▸ **STORED DATA**
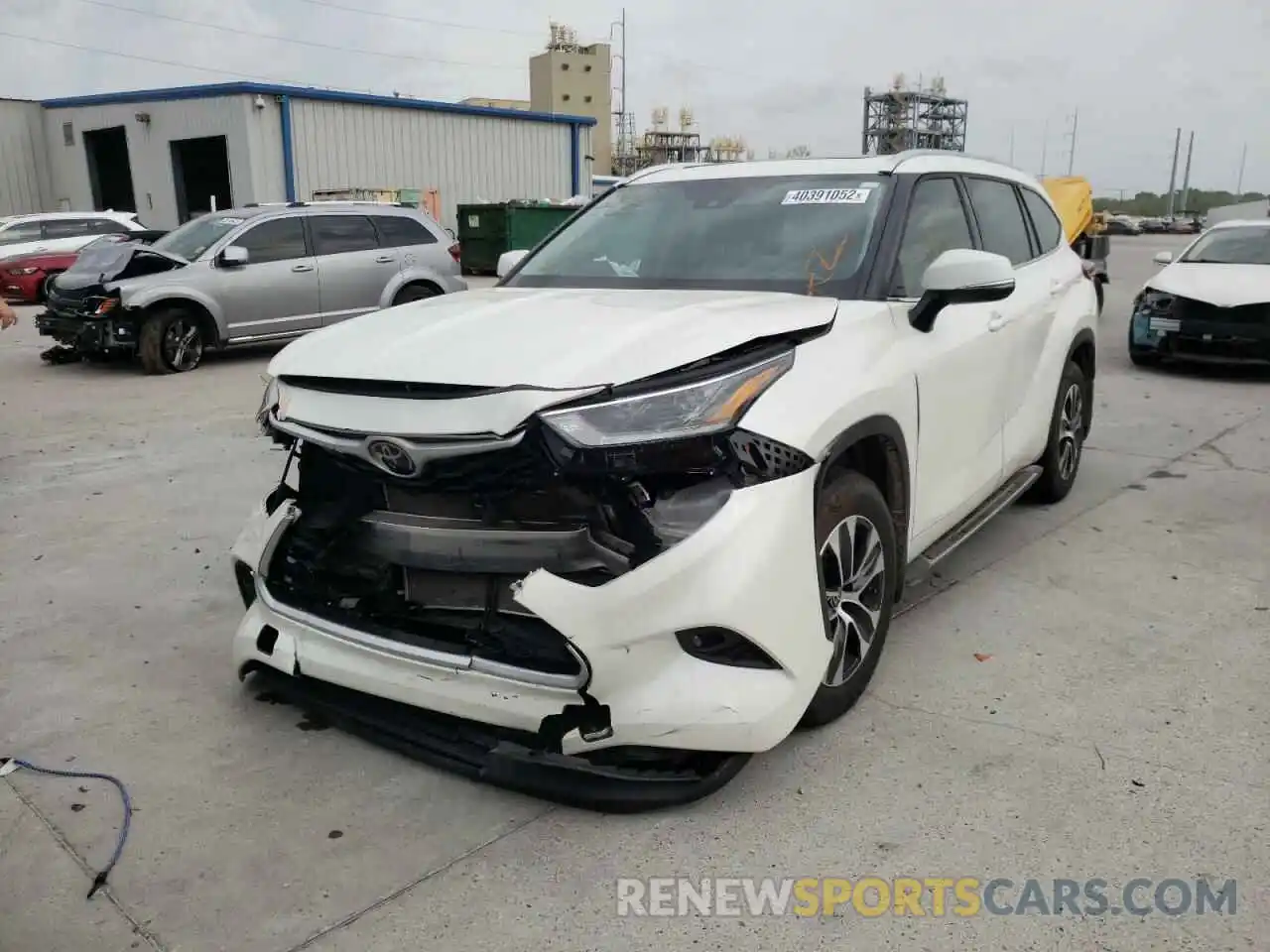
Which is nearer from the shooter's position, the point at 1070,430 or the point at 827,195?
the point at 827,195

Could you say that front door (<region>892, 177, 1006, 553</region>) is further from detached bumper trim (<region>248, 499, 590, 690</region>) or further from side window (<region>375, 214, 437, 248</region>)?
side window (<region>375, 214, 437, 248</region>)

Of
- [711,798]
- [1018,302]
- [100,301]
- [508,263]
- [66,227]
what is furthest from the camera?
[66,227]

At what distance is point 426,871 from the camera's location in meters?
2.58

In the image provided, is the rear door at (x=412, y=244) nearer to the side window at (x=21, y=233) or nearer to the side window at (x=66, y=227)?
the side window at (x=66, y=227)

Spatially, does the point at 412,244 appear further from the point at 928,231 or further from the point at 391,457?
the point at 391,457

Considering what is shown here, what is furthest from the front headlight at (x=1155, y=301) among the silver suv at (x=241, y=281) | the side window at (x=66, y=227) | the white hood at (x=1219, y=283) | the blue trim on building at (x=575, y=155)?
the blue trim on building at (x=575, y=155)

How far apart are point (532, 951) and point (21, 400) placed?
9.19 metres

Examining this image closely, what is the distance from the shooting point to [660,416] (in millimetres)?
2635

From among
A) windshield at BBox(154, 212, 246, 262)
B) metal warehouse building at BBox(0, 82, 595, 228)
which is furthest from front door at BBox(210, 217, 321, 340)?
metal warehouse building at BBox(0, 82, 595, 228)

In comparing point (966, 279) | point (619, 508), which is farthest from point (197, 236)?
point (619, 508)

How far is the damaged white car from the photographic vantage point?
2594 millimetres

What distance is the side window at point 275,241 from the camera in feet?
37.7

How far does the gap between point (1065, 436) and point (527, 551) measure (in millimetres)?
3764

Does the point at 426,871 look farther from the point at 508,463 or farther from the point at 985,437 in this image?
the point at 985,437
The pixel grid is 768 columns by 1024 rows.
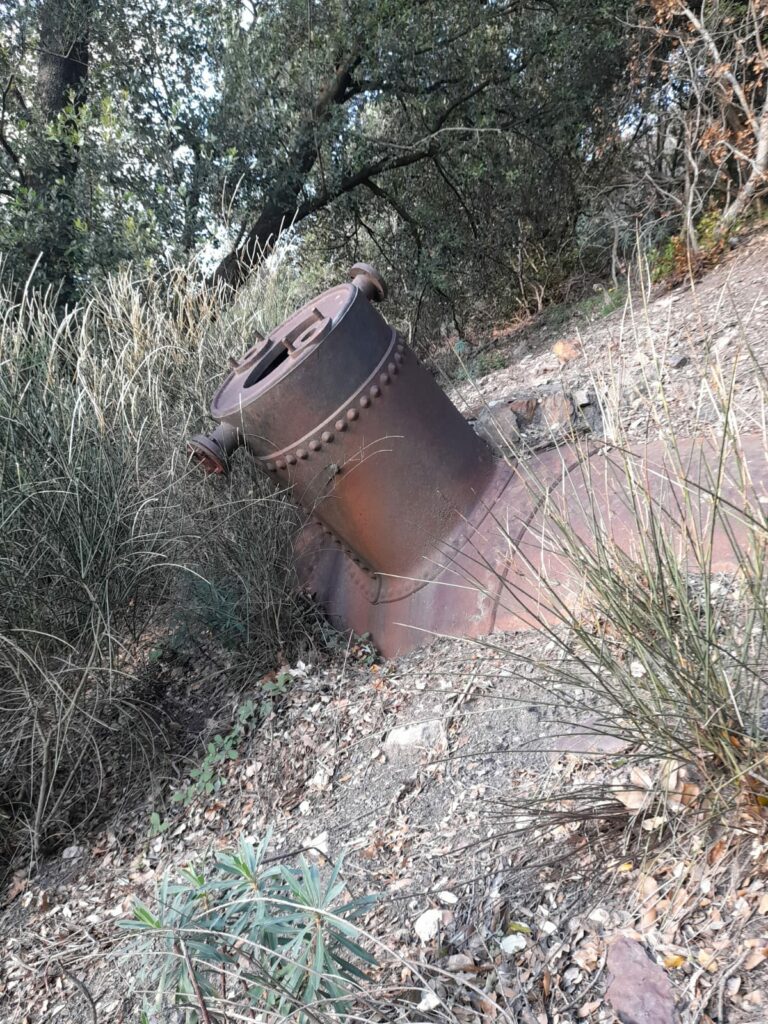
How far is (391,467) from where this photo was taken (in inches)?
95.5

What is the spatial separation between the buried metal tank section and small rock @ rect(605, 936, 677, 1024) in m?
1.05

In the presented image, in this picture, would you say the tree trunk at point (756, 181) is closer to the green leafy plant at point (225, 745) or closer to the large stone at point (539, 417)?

▸ **EXERCISE REQUIREMENTS**
Copy out word for word everything from the line containing "What is the spatial" down to the end of the records, including both ends.

▸ **TASK RESULT**
What is the spatial separation between the buried metal tank section and small rock @ rect(605, 936, 677, 1024) in m?
1.05

In the presented image, in this picture, would you say the tree trunk at point (756, 181) is closer to the green leafy plant at point (225, 745) or closer to the large stone at point (539, 417)?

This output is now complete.